Theresa May has confirmed she has no plans to cut the foreign aid budget amid concerns that doing so would risk lives, reduce Britain’s influence in the world and pave the way for mass immigration.
Britain spends 0.7 percent of GDP, or about £13 billion (US$16.6 billion), on its aid budget every year.
In the past week, the prime minister refused to say whether she would keep that in the Tories’ manifesto, with cabinet splits already emerging. On Friday, however, she confirmed the 0.7 percent aid target will remain.
Speaking to journalists in Maidenhead, where she is the local MP, she said: “Let’s be clear – the 0.7 percent commitment remains, and will remain. What we need to do, though, is to look at how that money will be spent, and make sure that we are able to spend that money in the most effective way.
“I’m very proud of the record we have, of the children around the world who are being educated as a result of what the British taxpayer is doing in terms of international aid.
“The ability we had to be able to help in the ebola crisis, the work that we’ve been doing supporting Syrian refugees – I was in Jordan a couple of weeks ago, in a school, meeting some youngsters who are being given a good-quality education. That’s one of the things the United Kingdom is providing.
“So I’m very proud of the record that we have. We’ve maintained that commitment, but we have to make sure that we’re spending that money as effectively as possible.”
Following speculation Britain was going to cut its aid budget, the president of the World Bank, Jim Yong Kim warned that finance for poor countries is the first line of defense against immigration.
Aid money helps to create jobs and opportunities in poor countries, he told the Times. With fewer opportunities in developing countries, “more and more of those countries [would go] down the path of fragility, conflict, violence, extremism and of course eventually migration.”

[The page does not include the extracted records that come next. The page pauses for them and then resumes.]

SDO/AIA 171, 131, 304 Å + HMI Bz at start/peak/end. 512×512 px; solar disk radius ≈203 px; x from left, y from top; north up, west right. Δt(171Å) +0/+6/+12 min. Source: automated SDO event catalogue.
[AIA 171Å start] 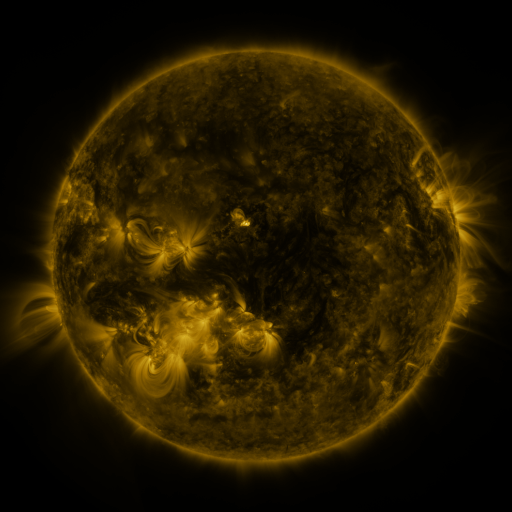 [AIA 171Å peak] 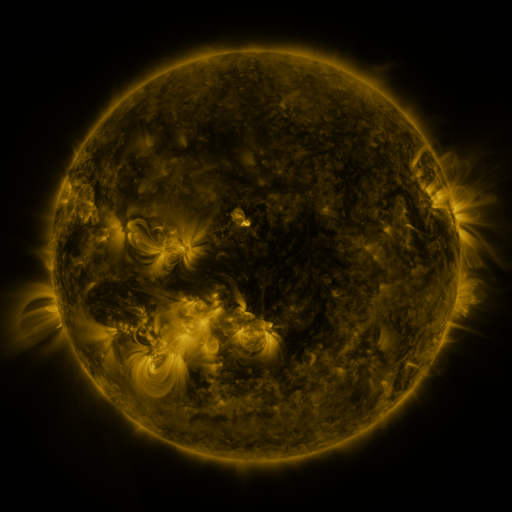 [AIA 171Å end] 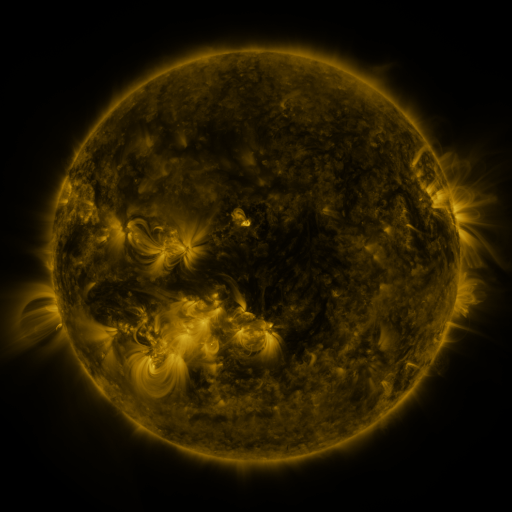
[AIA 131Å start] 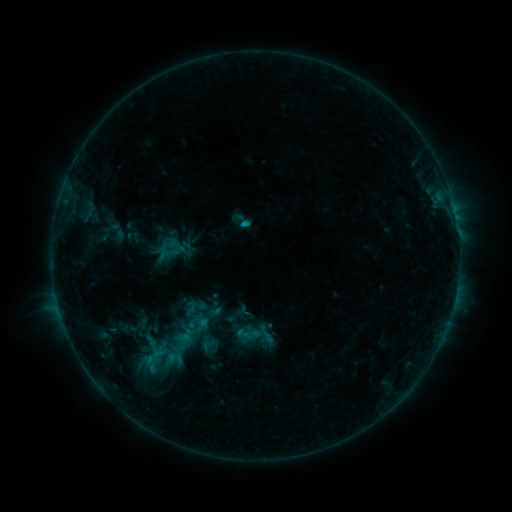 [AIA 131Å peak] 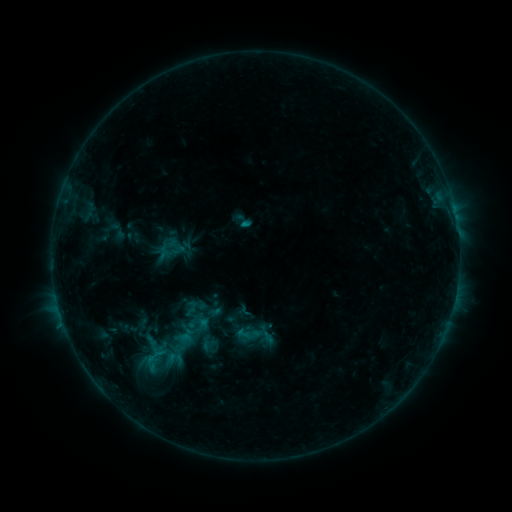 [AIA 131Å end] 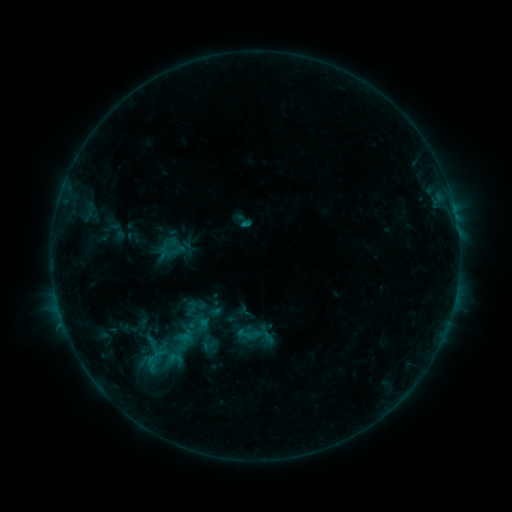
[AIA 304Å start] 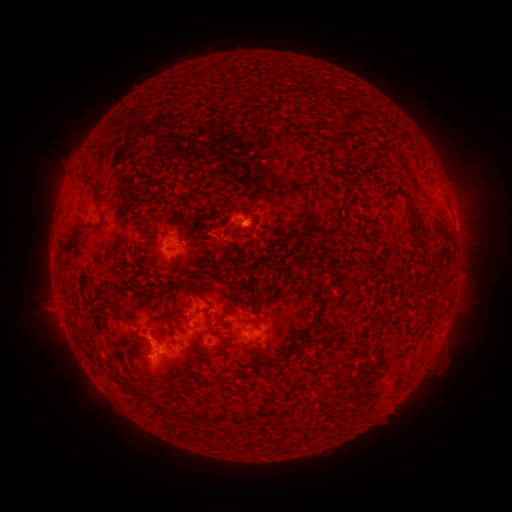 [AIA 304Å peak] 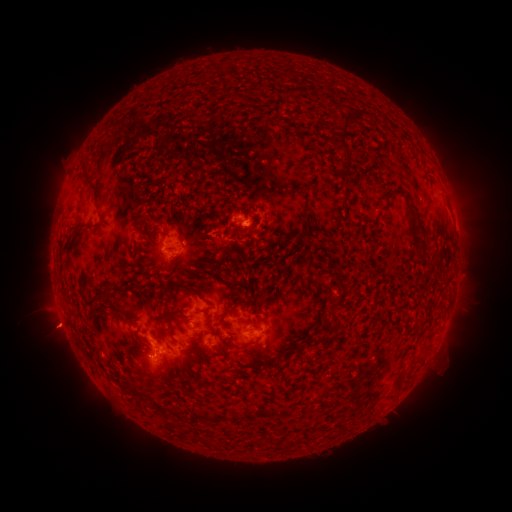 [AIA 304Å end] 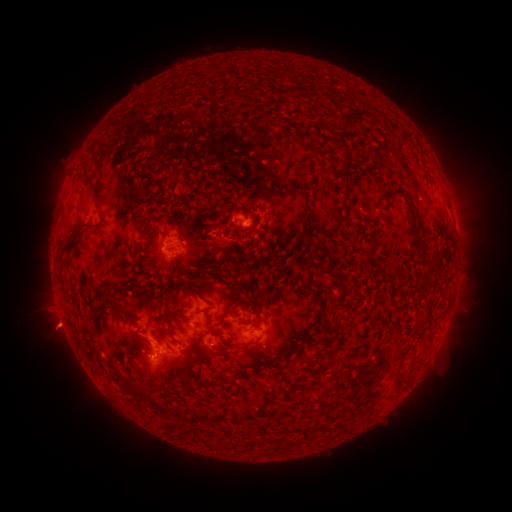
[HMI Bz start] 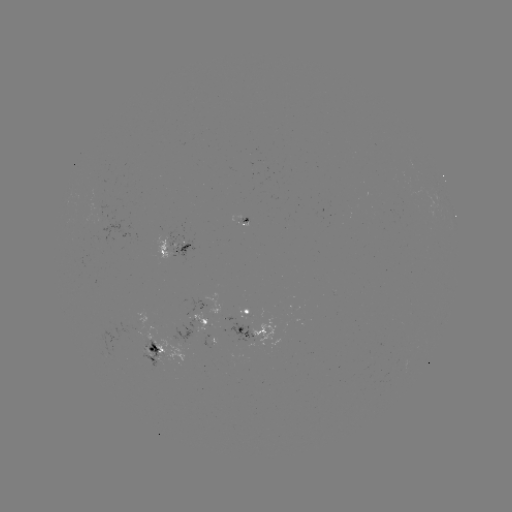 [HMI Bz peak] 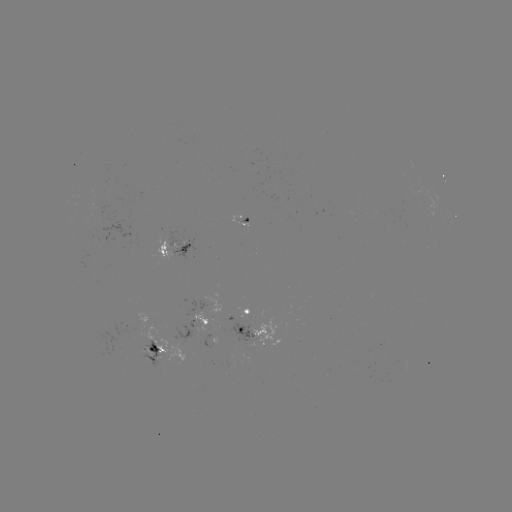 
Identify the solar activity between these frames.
eruption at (54, 331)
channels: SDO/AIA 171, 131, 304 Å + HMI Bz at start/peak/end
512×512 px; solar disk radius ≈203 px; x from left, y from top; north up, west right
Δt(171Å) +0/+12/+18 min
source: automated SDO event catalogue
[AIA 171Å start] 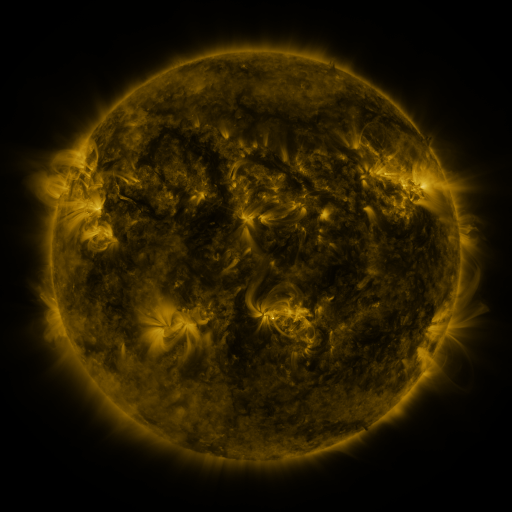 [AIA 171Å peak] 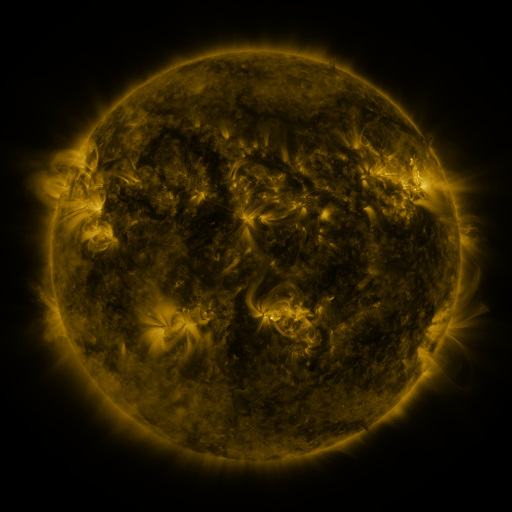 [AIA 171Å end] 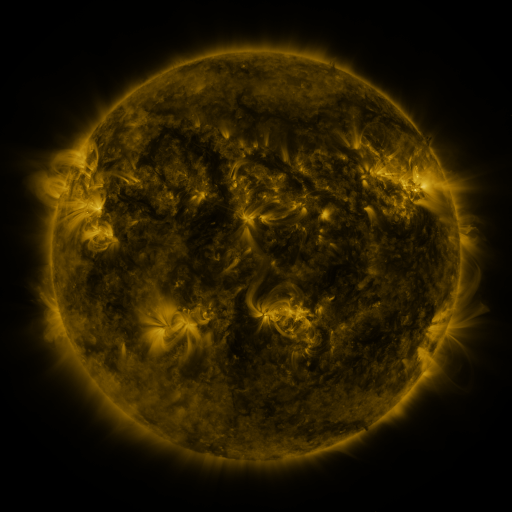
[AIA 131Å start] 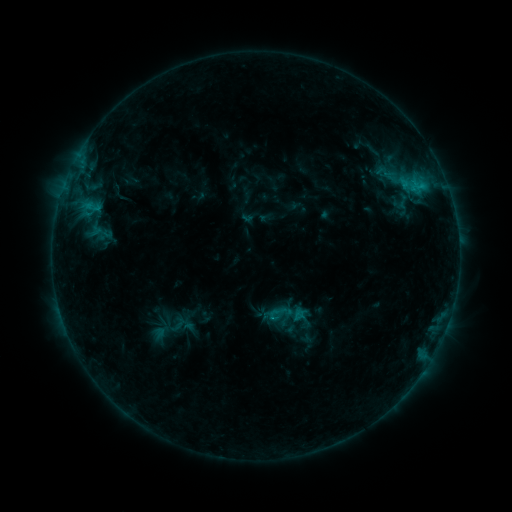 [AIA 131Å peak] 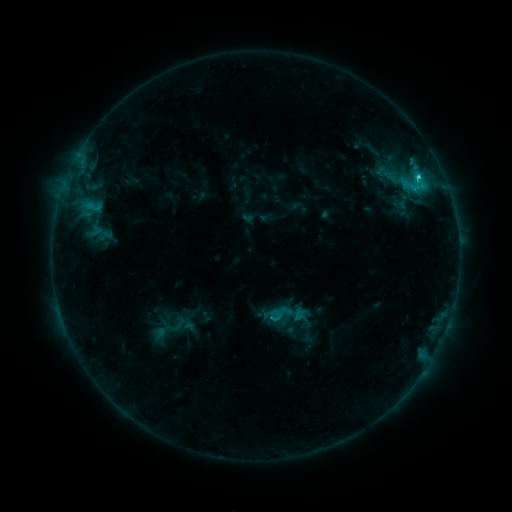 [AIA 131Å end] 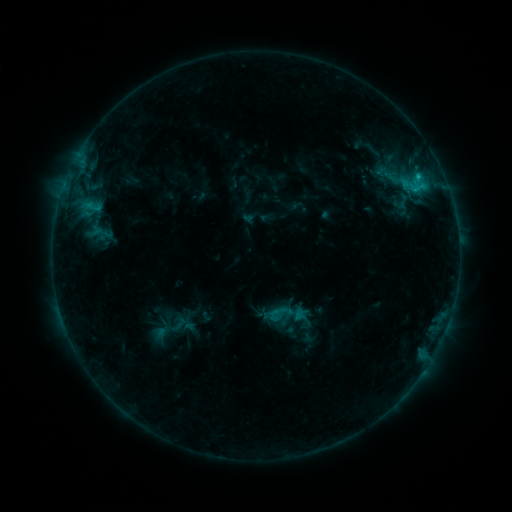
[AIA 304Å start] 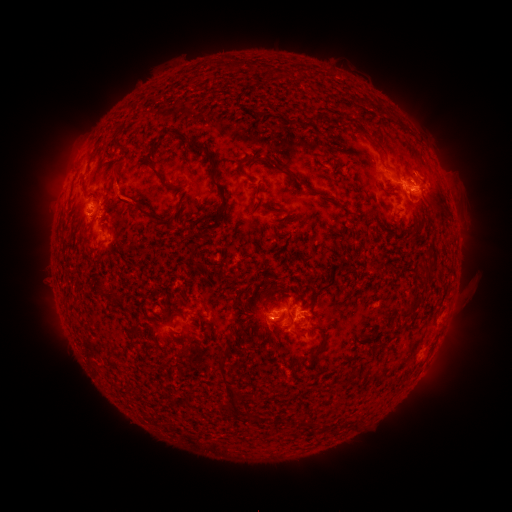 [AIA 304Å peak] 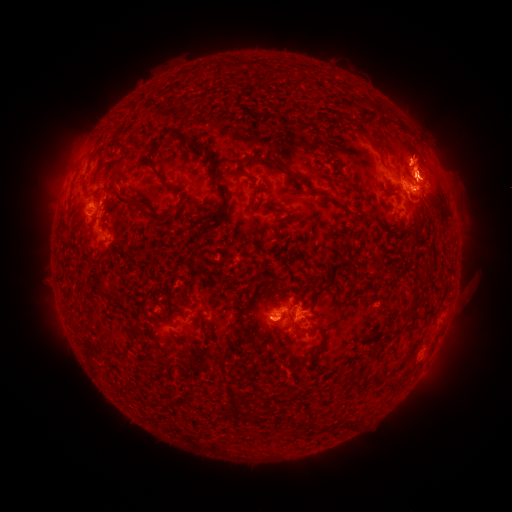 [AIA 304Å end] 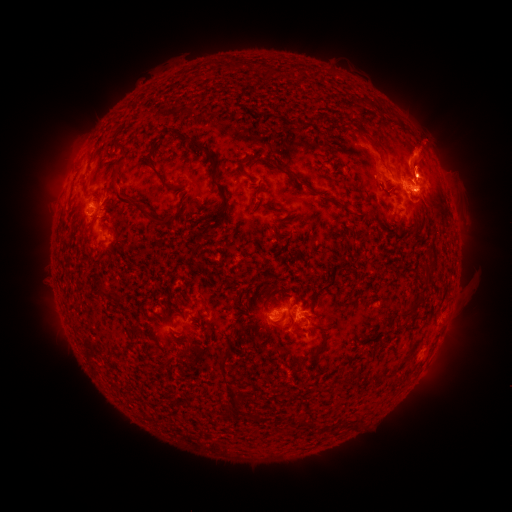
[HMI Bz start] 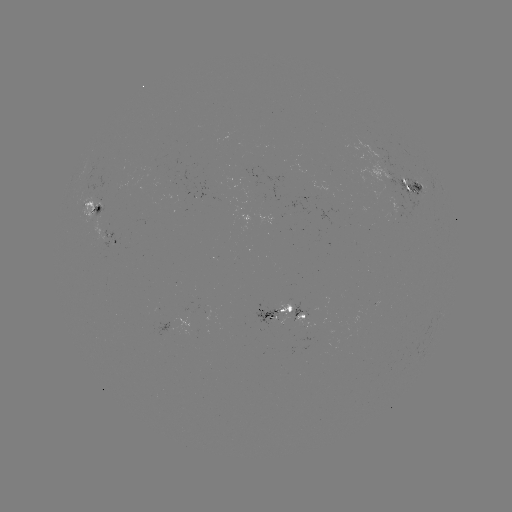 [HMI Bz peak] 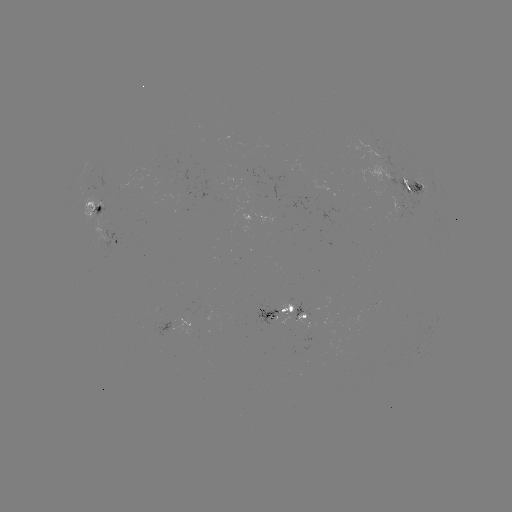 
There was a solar eruption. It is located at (423, 156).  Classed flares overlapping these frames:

He added that the UK would lose influence on the world stage if the government went back on its pledge to spend 0.7 percent of its GDP on aid every year.
“It is important for people in the UK to understand just how significant that [0.7 percent pledge] was in expanding the UK’s influence in the world. It would be very unfortunate for the UK to reduce its commitment. I would say that the 0.7 percent that has been committed is critically important not just for developing countries, but for the future of the world.”
His comments come after Bill Gates, the philanthropist and founder of Microsoft, warned that a reduction in the overseas aid budget would cost lives in Africa through halted efforts to eradicate malaria.
“Malaria has always been the disease we really want to take on and the UK has always, in terms of research capacity and aid, been a leader. In terms of where the ambition gets set, the UK can be a huge leader in driving that malaria eradication, or the world may have to back off and not get started on that,” Gates told the Guardian.
Britain has been the standard bearer for development as the largest country to sign up to the UN target for aid spending. Only five countries have consistently delivered. Germany joined Britain last year, according to official data, although its aid spending includes the cost of supporting refugees in the country.
The average aid spend by other developed nations is 0.4 percent of GDP and in the US it is only 0.18 percent.
Pressure has been mounting for the UK to scrap its target that some argue encourages the funding of undeserving projects simply to meet a goal. Millions of pounds being spent on projects in China, the world’s second-largest economy, have heightened public concerns at a time of belt-tightening in the UK.
May first hinted at abandoning the aid funding pledge in an interview with the Sun. When asked whether she would continue to back the 0.7 percent commitment, she gave an evasive answer: “You’ll have to wait and read the manifesto when it comes, won’t you?”
At Prime Minister’s Questions (PMQs) on Wednesday she dodged the question again.